Due to the draft (10 million according to Wartime Draft Comparisons), you may be correct that many didn't go because they felt compelled by their own motivations. However, the soldiers I've known personally each did. My grandmother sent four sons to war, and her husband reenlisted. And they all went for a variety of personal reasons, but the common factor was preservation of the republic.
For an example of a personal reason, my youngest uncle had been captured by the Japanese on Wake, so my younger father immediately enlisted in the army airforce thinking his contribution would help end the war sooner and bring home his closest brother. But he also knew about the Jewish concentration camps, and he knew that if we didn't stop Hitler, he would enslave the whole human race, aside from a few brainwashed or greedy Germans. This kind of fear awakened both patriotism and a will to action that placed their own lives at a lower value than that of the republic.

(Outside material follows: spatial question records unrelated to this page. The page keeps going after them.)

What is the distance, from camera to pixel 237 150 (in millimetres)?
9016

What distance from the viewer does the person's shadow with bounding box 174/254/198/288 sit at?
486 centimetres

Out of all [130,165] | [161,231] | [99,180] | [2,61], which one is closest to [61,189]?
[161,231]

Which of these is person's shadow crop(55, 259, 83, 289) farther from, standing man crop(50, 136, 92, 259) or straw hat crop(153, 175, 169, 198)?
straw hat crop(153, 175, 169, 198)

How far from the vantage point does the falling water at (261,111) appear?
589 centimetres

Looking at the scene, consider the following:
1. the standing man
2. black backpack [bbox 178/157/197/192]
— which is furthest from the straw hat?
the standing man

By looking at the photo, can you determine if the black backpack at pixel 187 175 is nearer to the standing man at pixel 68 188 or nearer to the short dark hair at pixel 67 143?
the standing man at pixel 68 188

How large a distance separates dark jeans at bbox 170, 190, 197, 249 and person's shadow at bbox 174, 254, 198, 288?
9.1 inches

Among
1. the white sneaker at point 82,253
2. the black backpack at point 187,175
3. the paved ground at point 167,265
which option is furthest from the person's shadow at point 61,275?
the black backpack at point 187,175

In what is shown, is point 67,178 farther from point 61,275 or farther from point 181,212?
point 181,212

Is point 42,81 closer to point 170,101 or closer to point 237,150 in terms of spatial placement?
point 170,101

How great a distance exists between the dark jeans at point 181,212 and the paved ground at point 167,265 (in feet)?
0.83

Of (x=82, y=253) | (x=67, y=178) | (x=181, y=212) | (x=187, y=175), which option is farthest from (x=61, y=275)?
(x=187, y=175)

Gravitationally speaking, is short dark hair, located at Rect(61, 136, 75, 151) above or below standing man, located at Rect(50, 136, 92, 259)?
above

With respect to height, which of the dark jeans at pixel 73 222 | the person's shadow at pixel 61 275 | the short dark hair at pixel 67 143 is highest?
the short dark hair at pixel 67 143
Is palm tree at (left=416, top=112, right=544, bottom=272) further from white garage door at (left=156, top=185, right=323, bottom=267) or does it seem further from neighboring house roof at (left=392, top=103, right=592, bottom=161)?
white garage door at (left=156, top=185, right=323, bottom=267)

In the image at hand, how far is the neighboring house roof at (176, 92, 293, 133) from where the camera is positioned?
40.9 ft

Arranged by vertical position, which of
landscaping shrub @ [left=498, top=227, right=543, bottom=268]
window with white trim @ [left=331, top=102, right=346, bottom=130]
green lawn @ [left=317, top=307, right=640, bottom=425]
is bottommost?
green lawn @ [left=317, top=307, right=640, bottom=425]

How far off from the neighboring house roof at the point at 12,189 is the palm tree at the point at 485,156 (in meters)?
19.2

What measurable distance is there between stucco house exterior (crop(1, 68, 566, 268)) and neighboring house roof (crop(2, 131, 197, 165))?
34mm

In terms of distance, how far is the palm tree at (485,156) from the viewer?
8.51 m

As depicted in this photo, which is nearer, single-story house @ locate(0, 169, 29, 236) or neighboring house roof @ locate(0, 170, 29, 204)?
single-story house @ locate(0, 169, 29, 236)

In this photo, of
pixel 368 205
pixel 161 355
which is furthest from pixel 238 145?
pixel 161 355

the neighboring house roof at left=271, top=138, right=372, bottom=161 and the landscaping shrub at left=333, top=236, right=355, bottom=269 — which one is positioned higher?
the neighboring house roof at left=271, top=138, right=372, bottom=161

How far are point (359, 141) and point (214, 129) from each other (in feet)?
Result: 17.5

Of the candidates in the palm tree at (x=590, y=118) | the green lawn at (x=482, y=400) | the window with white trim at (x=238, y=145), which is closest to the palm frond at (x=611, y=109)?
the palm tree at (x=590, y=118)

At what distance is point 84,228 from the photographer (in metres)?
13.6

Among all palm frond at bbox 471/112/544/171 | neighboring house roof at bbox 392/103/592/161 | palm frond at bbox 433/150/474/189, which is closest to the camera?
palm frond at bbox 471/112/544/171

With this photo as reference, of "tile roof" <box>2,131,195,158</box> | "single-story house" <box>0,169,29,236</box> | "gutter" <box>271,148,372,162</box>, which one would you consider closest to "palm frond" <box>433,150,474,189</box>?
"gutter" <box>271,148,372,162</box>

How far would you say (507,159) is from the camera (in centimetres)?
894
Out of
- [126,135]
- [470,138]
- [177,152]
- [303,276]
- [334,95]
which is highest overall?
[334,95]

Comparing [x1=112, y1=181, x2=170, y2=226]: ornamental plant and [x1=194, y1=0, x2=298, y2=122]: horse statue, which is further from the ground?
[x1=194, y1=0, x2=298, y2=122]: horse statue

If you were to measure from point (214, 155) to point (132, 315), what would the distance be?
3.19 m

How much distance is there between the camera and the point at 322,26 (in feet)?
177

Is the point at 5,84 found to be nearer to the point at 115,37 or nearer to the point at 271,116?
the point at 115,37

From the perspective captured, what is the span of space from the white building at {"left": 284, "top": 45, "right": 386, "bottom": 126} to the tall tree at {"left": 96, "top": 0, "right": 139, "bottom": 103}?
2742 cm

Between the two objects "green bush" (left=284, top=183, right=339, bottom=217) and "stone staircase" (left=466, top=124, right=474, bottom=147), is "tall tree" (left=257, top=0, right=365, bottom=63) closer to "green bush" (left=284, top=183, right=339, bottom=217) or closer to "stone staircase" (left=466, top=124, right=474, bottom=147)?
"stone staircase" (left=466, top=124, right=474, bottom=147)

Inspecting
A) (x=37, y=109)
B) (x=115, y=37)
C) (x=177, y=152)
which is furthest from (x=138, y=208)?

My family arrived here in 1655, and our British-born forebear was a military man. I think that story has repeated itself throughout American history: the men who built this country bore sons who knew when to answer the call of liberty. What about me? I'm not as brave, I haven't given anything. But I'm fiercely proud of my family, and even more grateful for the troops who engaged in amphibious assaults like D-day and the island-hopping war in the Pacific.
What are your sources? Your comments about Russian troops killing their political officers is very telling. While Stalin was purging his officers via death and lining up machine guns to kill those foot soldiers who retreated at the front, a front which represented the edge of safety for the Russian fatherland, Americans were put on boats and planes to go and hunt the enemy.
In other words, we had our propaganda, we had our ideology, and we took it to heart. This is what Americans do. When we decide to fight, there is no turning back. We will cross mountains, oceans, and fire to fight the enemy on his turf, against his emplacements, against his ideologies. And we will not need machine guns behind us. Never. That will be the end of the Republic.
Sure, many Americans were just there because they were told to go. But remember, Americans are not very likely to do anything they don't understand or don't agree is useful. That's the way we are.